# Exercise prompt
Put the lines of the listing into a Markdown table with the columns Row and Line, starting with the line containing "Studying this photograph, of" and continuing through the end of the listing. Give each line a row number, and leave out blank lines.

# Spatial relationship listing
BEGIN
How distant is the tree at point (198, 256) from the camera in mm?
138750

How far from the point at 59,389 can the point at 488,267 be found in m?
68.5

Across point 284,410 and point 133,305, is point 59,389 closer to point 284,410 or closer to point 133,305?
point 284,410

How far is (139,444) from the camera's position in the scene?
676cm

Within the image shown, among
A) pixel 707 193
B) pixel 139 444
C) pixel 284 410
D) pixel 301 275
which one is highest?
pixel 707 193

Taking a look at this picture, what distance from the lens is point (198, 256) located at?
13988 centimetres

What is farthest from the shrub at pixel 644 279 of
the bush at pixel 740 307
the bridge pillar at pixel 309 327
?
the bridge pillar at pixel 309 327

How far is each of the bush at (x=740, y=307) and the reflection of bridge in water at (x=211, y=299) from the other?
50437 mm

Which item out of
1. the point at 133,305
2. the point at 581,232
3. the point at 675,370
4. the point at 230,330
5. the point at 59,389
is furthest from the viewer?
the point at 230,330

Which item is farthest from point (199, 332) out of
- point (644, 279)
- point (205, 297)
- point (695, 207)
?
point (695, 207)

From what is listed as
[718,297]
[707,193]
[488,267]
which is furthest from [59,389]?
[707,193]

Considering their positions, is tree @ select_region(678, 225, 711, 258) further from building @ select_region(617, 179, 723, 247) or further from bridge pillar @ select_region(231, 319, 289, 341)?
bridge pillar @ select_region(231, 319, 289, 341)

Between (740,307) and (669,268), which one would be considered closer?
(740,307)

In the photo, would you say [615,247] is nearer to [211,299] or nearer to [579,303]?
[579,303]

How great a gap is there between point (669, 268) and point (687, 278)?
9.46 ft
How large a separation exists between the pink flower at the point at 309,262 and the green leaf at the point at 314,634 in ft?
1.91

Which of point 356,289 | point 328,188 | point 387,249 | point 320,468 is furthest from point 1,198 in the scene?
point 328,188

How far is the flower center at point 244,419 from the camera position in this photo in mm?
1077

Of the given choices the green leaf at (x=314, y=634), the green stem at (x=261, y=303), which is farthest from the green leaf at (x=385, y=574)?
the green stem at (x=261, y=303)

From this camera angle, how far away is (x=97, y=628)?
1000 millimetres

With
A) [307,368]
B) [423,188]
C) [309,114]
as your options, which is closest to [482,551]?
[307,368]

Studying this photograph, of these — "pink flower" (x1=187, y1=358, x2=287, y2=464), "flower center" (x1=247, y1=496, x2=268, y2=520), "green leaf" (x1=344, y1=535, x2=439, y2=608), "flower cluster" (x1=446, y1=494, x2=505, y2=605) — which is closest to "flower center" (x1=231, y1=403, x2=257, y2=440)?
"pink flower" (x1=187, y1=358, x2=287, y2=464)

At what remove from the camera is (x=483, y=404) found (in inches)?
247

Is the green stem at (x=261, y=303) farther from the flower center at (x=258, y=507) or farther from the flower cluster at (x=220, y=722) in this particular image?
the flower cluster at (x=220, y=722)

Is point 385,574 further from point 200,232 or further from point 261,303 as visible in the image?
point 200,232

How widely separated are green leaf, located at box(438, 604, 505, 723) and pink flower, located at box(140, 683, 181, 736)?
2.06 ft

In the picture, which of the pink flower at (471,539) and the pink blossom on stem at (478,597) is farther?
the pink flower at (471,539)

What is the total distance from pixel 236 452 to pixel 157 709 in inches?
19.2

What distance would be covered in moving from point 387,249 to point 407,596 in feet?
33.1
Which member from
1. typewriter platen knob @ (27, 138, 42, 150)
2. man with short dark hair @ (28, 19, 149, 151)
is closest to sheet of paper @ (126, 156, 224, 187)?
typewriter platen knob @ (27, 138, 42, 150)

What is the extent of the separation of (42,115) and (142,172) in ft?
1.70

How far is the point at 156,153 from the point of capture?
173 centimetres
END
# Answer to the problem
| Row | Line |
|---|---|
| 1 | Studying this photograph, of these — "pink flower" (x1=187, y1=358, x2=287, y2=464), "flower center" (x1=247, y1=496, x2=268, y2=520), "green leaf" (x1=344, y1=535, x2=439, y2=608), "flower cluster" (x1=446, y1=494, x2=505, y2=605) — which is closest to "flower center" (x1=231, y1=403, x2=257, y2=440)? |
| 2 | "pink flower" (x1=187, y1=358, x2=287, y2=464) |
| 3 | At what remove from the camera is (x=483, y=404) found (in inches)? |
| 4 | 247 |
| 5 | Is the green stem at (x=261, y=303) farther from the flower center at (x=258, y=507) or farther from the flower cluster at (x=220, y=722) in this particular image? |
| 6 | the flower cluster at (x=220, y=722) |
| 7 | Is point 385,574 further from point 200,232 or further from point 261,303 as visible in the image? |
| 8 | point 200,232 |
| 9 | How widely separated are green leaf, located at box(438, 604, 505, 723) and pink flower, located at box(140, 683, 181, 736)? |
| 10 | 2.06 ft |
| 11 | In the picture, which of the pink flower at (471,539) and the pink blossom on stem at (478,597) is farther? |
| 12 | the pink flower at (471,539) |
| 13 | What is the total distance from pixel 236 452 to pixel 157 709 in inches? |
| 14 | 19.2 |
| 15 | What distance would be covered in moving from point 387,249 to point 407,596 in feet? |
| 16 | 33.1 |
| 17 | Which member from |
| 18 | 1. typewriter platen knob @ (27, 138, 42, 150) |
| 19 | 2. man with short dark hair @ (28, 19, 149, 151) |
| 20 | is closest to sheet of paper @ (126, 156, 224, 187)? |
| 21 | typewriter platen knob @ (27, 138, 42, 150) |
| 22 | What is the extent of the separation of (42,115) and (142,172) in ft? |
| 23 | 1.70 |
| 24 | How far is the point at 156,153 from the point of capture? |
| 25 | 173 centimetres |